Work to do -
Return each line of the data below exactly, omitting any pictures.

[Spatial question records]
====

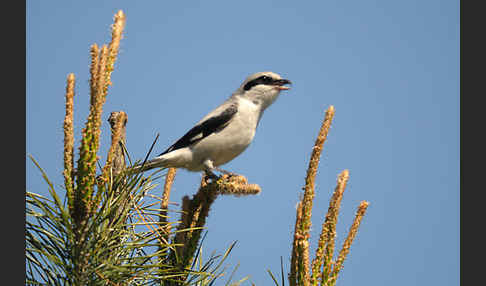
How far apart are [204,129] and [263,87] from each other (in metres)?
1.31

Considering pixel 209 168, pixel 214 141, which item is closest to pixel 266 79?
pixel 214 141

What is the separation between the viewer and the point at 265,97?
688cm

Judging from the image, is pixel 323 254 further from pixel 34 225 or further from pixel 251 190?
pixel 34 225

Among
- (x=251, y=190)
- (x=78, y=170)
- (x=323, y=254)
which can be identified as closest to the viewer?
(x=78, y=170)

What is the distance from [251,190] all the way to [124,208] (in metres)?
1.27

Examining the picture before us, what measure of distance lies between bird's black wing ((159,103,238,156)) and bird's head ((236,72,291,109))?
62cm

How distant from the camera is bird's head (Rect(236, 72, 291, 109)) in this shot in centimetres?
688

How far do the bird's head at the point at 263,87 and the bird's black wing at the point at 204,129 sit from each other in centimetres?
62

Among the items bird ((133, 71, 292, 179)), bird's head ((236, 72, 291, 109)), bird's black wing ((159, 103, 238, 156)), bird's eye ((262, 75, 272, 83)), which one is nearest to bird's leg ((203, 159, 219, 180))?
bird ((133, 71, 292, 179))

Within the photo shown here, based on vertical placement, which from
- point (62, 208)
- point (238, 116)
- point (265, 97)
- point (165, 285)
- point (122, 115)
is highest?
point (265, 97)

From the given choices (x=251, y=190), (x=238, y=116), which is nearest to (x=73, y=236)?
(x=251, y=190)

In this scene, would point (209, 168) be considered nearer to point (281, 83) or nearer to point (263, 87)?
point (263, 87)

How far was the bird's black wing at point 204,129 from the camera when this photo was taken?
619 centimetres

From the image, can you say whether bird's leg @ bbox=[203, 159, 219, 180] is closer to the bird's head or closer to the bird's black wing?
the bird's black wing
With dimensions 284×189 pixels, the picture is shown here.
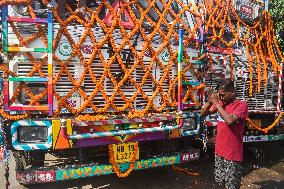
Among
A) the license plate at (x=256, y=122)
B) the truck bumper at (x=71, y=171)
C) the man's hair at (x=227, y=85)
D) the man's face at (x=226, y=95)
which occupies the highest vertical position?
the man's hair at (x=227, y=85)

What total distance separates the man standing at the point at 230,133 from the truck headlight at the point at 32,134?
2048mm

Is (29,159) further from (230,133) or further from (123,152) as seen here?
(230,133)

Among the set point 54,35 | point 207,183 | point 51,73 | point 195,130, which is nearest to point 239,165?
point 195,130

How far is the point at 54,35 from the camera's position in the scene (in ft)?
11.9

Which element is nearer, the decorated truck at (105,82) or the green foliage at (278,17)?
A: the decorated truck at (105,82)

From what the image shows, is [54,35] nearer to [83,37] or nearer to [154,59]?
[83,37]

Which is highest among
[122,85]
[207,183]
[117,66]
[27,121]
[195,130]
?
[117,66]

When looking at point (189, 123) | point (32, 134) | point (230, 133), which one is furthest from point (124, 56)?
point (230, 133)

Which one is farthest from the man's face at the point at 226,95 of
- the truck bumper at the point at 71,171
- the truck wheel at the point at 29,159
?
the truck wheel at the point at 29,159

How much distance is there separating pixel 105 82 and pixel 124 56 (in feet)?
1.47

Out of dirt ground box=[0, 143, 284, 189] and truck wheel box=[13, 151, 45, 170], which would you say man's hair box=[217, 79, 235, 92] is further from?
truck wheel box=[13, 151, 45, 170]

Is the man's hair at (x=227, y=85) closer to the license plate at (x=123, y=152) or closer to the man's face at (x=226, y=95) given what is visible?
the man's face at (x=226, y=95)

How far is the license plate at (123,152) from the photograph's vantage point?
12.7ft

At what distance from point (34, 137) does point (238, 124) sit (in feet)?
7.89
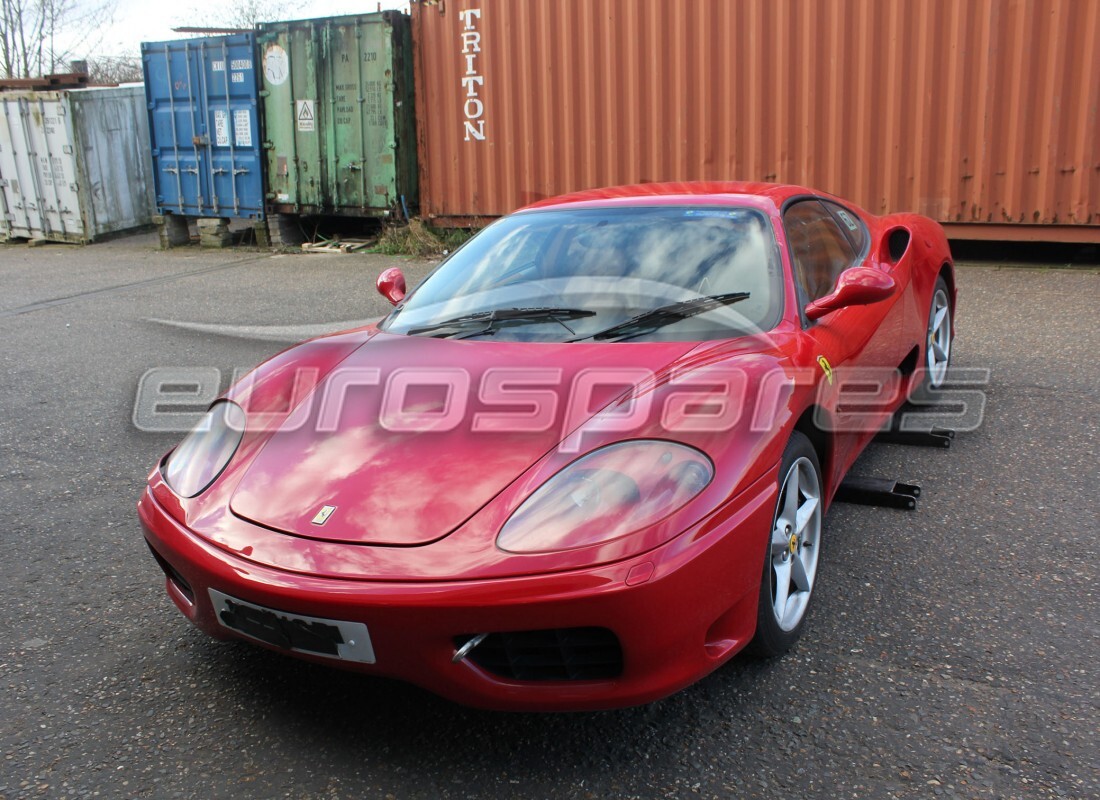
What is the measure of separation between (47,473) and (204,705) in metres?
2.26

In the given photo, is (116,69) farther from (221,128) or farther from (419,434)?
(419,434)

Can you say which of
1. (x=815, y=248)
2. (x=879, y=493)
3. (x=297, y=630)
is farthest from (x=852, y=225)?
(x=297, y=630)

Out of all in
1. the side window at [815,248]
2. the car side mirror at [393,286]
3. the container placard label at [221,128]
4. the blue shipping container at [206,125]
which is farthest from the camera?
the container placard label at [221,128]

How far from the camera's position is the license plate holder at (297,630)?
6.55 ft

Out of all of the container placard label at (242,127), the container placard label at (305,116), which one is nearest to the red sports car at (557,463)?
the container placard label at (305,116)

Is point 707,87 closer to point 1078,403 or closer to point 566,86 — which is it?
point 566,86

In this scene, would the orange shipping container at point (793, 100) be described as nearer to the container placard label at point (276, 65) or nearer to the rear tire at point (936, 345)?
the container placard label at point (276, 65)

====

Response to the task -
How far apart are [204,129] and [263,87] from each other (in metres)?
1.31

Considering pixel 209 168, pixel 214 141, which item is closest to pixel 266 79?
pixel 214 141

What is the separation between the viewer and the point at 265,97?
688cm

Judging from the image, is pixel 323 254 further from pixel 34 225 or further from pixel 251 190?
pixel 34 225

Among
- (x=251, y=190)
- (x=78, y=170)
- (x=323, y=254)
which can be identified as closest to the viewer?
(x=78, y=170)

What is the distance from [251,190] all the way to [124,208] (in metres)?
1.27

Examining the picture before us, what measure of distance lies between bird's black wing ((159,103,238,156)) and bird's head ((236,72,291,109))?
62cm

How distant from the camera is bird's head (Rect(236, 72, 291, 109)) in this shot in centimetres?
688

How far do the bird's head at the point at 263,87 and the bird's black wing at the point at 204,129 sit from each other in centimetres?
62

Among the items bird ((133, 71, 292, 179)), bird's head ((236, 72, 291, 109)), bird's black wing ((159, 103, 238, 156)), bird's eye ((262, 75, 272, 83)), which one is nearest to bird's leg ((203, 159, 219, 180))?
bird ((133, 71, 292, 179))

Within the photo shown here, based on vertical placement, which from
- point (62, 208)
- point (238, 116)
- point (265, 97)
- point (165, 285)
- point (122, 115)
is highest?
point (265, 97)

From the given choices (x=251, y=190), (x=238, y=116), which is nearest to (x=73, y=236)?
(x=251, y=190)

In this scene, would point (209, 168) be considered nearer to point (281, 83) or nearer to point (263, 87)?
point (263, 87)

How far was the bird's black wing at point 204,129 from the camera when this photo was taken?
619 centimetres

From the image, can you say whether bird's leg @ bbox=[203, 159, 219, 180] is closer to the bird's head or closer to the bird's black wing?
the bird's black wing
With dimensions 284×189 pixels, the picture is shown here.
Among
A) the license plate at (x=256, y=122)
B) the truck bumper at (x=71, y=171)
C) the man's hair at (x=227, y=85)
D) the man's face at (x=226, y=95)
which occupies the highest vertical position?
the man's hair at (x=227, y=85)

What total distance separates the man standing at the point at 230,133 from the truck headlight at the point at 32,134?
2048mm

Is (29,159) further from (230,133) or further from (123,152) as seen here?
(230,133)

Among the set point 54,35 | point 207,183 | point 51,73 | point 195,130, which is nearest to point 239,165?
point 195,130

How far is the point at 54,35 from the camera's position in the scene (in ft)?
11.9

Which element is nearer, the decorated truck at (105,82) or the green foliage at (278,17)?
A: the decorated truck at (105,82)

From what the image shows, is [54,35] nearer to [83,37] or nearer to [154,59]?
[83,37]

Which is highest among
[122,85]
[207,183]
[117,66]
[27,121]
[195,130]
?
[117,66]

When looking at point (189, 123) | point (32, 134) | point (230, 133), which one is furthest from point (124, 56)?
point (230, 133)

Which one is farthest from the man's face at the point at 226,95 of
- the truck bumper at the point at 71,171
- the truck wheel at the point at 29,159
?
the truck wheel at the point at 29,159

How much distance is there separating pixel 105 82 and pixel 124 56 (in feet)?
1.47

Out of dirt ground box=[0, 143, 284, 189] and truck wheel box=[13, 151, 45, 170], which would you say man's hair box=[217, 79, 235, 92] is further from?
truck wheel box=[13, 151, 45, 170]

Is the man's hair at (x=227, y=85) closer to the license plate at (x=123, y=152) or closer to the man's face at (x=226, y=95) given what is visible?
the man's face at (x=226, y=95)

How far is the license plate at (123,152) from the photograph's vantage point?
12.7ft

At what distance from point (34, 137) does point (238, 124) sit (in feet)?
7.89
What is the measure of separation between (47,473) and (204,705) in metres?
2.26

In the given photo, is (116,69) farther from (221,128) or farther from (419,434)?
(419,434)

Can you say which of
1. (x=815, y=248)
2. (x=879, y=493)
3. (x=297, y=630)
is farthest from (x=852, y=225)?
(x=297, y=630)

Out of all in
1. the side window at [815,248]
2. the car side mirror at [393,286]
3. the container placard label at [221,128]
4. the blue shipping container at [206,125]
which is farthest from the camera?
the container placard label at [221,128]

How far from the camera's position is the license plate holder at (297,630)?
6.55 ft

Out of all of the container placard label at (242,127), the container placard label at (305,116), which one is nearest to the red sports car at (557,463)?
the container placard label at (305,116)

Is point 707,87 closer to point 1078,403 or closer to point 566,86 — which is it?
point 566,86

In this scene, would the orange shipping container at point (793, 100) be described as nearer to the container placard label at point (276, 65) or nearer to the rear tire at point (936, 345)?
the container placard label at point (276, 65)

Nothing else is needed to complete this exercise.